It seems like February may have been a very good month for Microsoft and its Internet Explorer team in particular. According to the latest statistics released by Netmarketshare, Microsoft's web browser gained more than 0.5% in market share, all at Firefox's expense. Does this mean that Microsoft has finally gotten things right with Internet Explorer?
It seems like the numbers for browser market share are filly out for public viewing, and that is always good news for most browser fans and pundits. After all, there is no better proof than a bunch of statistics to justify one's claim of 'which browser is the next thing to look out for', especially when the browser market is chock full of competitors today from the likes of heavyweight software vendors such as Apple, Google, Microsoft and Mozilla.

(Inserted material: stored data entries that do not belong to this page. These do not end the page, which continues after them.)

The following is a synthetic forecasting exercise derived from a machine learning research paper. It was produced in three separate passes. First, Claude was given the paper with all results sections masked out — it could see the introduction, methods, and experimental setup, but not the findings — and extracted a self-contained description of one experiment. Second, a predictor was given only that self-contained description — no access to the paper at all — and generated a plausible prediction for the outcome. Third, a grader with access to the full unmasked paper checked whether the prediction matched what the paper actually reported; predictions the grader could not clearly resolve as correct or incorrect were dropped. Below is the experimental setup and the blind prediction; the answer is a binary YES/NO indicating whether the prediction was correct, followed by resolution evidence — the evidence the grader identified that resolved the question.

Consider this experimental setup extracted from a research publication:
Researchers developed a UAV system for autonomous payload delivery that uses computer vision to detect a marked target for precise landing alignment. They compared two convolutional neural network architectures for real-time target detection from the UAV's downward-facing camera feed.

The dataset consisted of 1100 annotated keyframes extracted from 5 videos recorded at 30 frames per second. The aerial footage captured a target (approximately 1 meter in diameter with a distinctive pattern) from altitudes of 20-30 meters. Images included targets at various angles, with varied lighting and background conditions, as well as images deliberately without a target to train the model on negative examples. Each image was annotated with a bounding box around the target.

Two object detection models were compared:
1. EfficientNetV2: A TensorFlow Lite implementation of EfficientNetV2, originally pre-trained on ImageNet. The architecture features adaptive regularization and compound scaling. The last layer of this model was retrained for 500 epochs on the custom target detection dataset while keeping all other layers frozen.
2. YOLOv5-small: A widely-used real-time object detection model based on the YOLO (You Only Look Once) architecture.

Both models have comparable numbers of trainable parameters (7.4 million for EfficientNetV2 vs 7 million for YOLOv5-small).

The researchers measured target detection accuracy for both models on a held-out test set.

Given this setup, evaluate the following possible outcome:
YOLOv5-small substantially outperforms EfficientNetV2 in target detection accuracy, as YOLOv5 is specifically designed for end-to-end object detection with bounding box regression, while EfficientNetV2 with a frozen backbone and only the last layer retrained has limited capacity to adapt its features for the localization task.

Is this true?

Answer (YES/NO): NO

So, the question most of you will probably be having right now will probably go along the lines of 'How much market share did Microsoft lose in February' or 'How much did Firefox/Chrome/Safari gain'. However, it would seem that the numbers for February seem to buck the trend we have all been accustomed to: instead of continuing to lose market share like it had always been, Internet Explorer actually saw a gain of 0.77% in browser share for the month of February. On the other hand, Firefox was the unexpected casualty time, dropping 0.99% from its January results, as shown in the charts below.
However, fans of Microsoft and Internet Explorer might want to hold their horses instead of celebrating their newfound gain in browser market share. This is due to the fact that the analyst firm responsible for churning out the results have claimed in an announcement that the spike in IE's share was the cause of switching to a new counting algorithm released by the C.I.A.
Unfortunately, the lack of further details from Netmarketshare means that it is not possible to determine whether Internet Explorer's sudden spike in popularity is truly caused by more users moving back to Internet Explorer (especially when IE9's Release Candidate was only released recently), or whether it is merely the result of a simple adjustment to the way browser market share is calculated.
Still, it does not change the fact that the numbers reflect positively on Microsoft and Internet Explorer for the month of February. After all, a gain is still a gain, and with Microsoft having demonstrated that it can produce a standards-compliant browser with IE9, it may not be that surprising to find out if the Redmond giant is really starting to win more Internet users back to its fold.